Ahora bien, al tanto del inventario y preocupaciones del Dr. Urrutia, consideramos que las élites del poder tienen una máxima cuota de responsabilidad en la destrucción de sus propios juguetes simbólicos. Obligados por el repudio de grupos humanos que históricamente han sido vulnerados y la toma de consciencia ciudadana, determinados estamentos del poder han resuelto remover las estatuas representativas de la opresión y de las injusticias. En ese sentido, La escultura ecuestre del que fuera presidente de los Estados Unidos, Theodore Roosevelt, fue removida de la escalinata del Museo de Historia Natural, en New York, por su explícita representación de negros e indígenas como individuos subyugados y racialmente inferiores. De igual manera, la icónica efigie caballar del general segregacionista Robert Lee, símbolo del pasado esclavista y uno de los monumentos confederados más grandes de Estados Unidos, también fue retirada del centro de la ciudad de Richmond, antigua capital de la Confederación del estado de Virginia durante la Guerra civil estadounidense (1861-1865).
En ese tenor, emplazada en la emblemática Zona Colonial de Santo Domingo, la controversial e imponente estatua del navegante y mercantilista Cristóbal Colón, adosada a la talla diminuta de la aborigen Anacaona avasallada a los pies del gran Almirante, bien podría ser reubicada en el museo de los horrores junto a la efigie del asesino Nicolás de Ovando, mucho antes de que ambas figuras sean derribadas por la ira de Dios. De hecho, reemplazar la primera por Anacaona, y la segunda por el bravo Hatuey o el subversivo negro Lemba. Además, convertir el polémico Faro a Colón en el museo de la resistencia de los pueblos originarios. ¿Y qué de la avenida nombrada Winston Churchill? ¿Acaso este elogiado personaje no fue responsable, durante la colonización inglesa de La India, de los bombardeos y destrucción de represas, con el objetivo de que los pobladores campesinos perecieran de hambre? Pero no. Los poderes fácticos, sobre todo el de los países colonizados, se resisten a reemplazar la narrativa de los viejos tiempos para contar la historia no contada, de manera que ésta sea, por lo menos, un tantito inclusiva, en la hoy llamada “democracia participativa”, de las voces que fueron silenciadas.
El distinguido hombre de letras, Dr.

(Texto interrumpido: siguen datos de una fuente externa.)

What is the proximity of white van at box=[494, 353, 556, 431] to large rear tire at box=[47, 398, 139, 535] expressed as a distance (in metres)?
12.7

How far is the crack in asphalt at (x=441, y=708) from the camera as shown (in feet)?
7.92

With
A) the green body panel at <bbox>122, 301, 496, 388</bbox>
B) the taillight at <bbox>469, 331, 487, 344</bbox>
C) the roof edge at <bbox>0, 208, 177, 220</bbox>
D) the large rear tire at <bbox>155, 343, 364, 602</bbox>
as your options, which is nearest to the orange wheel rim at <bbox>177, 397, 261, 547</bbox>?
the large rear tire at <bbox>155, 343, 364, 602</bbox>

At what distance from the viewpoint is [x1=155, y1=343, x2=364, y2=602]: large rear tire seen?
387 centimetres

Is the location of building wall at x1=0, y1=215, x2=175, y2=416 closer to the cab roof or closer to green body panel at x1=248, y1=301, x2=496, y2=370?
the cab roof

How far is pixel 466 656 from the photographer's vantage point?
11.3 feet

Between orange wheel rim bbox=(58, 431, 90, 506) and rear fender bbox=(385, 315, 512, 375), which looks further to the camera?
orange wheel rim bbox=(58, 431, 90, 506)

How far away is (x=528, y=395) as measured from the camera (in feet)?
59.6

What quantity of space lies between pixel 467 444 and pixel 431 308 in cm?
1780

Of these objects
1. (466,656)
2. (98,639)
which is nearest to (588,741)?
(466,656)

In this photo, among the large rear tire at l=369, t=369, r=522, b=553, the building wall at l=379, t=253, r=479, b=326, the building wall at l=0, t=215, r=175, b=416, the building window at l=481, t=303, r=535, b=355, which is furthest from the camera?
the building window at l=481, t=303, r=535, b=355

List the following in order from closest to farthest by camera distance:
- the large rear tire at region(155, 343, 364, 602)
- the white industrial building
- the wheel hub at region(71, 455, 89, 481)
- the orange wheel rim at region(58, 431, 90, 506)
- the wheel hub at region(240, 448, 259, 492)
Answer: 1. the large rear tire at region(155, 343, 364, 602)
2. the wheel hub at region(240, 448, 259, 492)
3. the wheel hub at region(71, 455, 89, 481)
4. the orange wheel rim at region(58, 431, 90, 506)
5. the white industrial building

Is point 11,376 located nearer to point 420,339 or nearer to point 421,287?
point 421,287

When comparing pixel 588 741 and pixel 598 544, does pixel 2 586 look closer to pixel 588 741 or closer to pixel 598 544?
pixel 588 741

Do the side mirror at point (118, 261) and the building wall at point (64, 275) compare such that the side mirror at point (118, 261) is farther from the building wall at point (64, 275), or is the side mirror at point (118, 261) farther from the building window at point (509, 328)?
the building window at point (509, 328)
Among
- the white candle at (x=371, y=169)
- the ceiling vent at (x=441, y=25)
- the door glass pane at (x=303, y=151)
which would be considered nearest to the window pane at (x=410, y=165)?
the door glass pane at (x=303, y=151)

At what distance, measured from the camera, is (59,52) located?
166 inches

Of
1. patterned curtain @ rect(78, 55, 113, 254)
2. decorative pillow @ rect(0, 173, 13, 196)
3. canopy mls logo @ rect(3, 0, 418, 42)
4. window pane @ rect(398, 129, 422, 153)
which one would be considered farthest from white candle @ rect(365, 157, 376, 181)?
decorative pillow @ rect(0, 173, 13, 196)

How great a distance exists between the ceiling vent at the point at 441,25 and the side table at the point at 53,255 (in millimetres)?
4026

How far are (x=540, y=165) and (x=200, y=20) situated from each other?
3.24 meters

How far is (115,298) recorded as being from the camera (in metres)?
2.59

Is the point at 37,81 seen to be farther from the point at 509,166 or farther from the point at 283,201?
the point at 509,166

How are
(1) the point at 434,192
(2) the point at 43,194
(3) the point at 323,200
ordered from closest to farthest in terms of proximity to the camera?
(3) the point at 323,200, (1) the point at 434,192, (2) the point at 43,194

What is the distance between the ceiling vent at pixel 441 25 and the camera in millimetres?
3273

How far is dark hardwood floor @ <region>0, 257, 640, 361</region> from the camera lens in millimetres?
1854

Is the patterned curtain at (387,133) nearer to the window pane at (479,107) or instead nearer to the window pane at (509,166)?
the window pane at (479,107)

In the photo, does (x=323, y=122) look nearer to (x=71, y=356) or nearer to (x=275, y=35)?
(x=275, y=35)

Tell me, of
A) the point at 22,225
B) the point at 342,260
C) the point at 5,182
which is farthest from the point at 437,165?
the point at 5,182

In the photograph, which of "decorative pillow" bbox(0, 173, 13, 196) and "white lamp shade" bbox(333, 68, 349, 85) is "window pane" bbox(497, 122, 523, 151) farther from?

Jorge Urrutia, igualmente, hace extensiva su exposición al predio de los libros, lamentándose, justamente, del saqueo de bibliotecas y quemas de libros durante la época del nazismo, el cual, paradójicamente, el mundo occidental, debido al conflicto Rusia-Ucrania-Otán, pretende revivir hoy proscribiendo los textos de Fedor Dostowesky, Leon Tolstoi, Máximo Gorki y la música de Piotr Ilich Chaikoski. En todo caso, al igual que las estatuas y monumentos, el problema principal no reside, esencialmente, en la quema de libros, lo cual debe ser rechazado, sino más bien en la mitificación del discurso narrativo que heredamos desde los tiempos de la conquista y colonización de los territorios de Abya Yala. A nuestra manera de entender, tal como acertadamente lo expresa el Dr. Urrutia, citando al poeta Heine, “Ahí donde se queman libros se termina quemando personas”. Pero, asimismo, ahí donde se queman personas también se termina quemando libros. Y esto último, por desgracia, es lo que normalmente prevalece.
Importante: resulta altamente preocupante que el profesor emérito, Dr. Jorge Urrutia, resbalando por una pendiente enjabonada, como diría el Maestro puertorriqueño Albizu Campos, haya invocado a varios de los sucesos por él enumerados comprometiendo, en evidente manipulación histórica, la verdad y la mentira, el bien y el mal, y la justicia y la injusticia en pares de un mismo flanco. ¿Acaso es lo mismo la destrucción, ordenada por el conquistador español Hernán Cortés, del Templo mayor, en México, que la destrucción, por parte de un conquistado descendiente “indígena” mexicano, de una estatua de Hernán Cortés?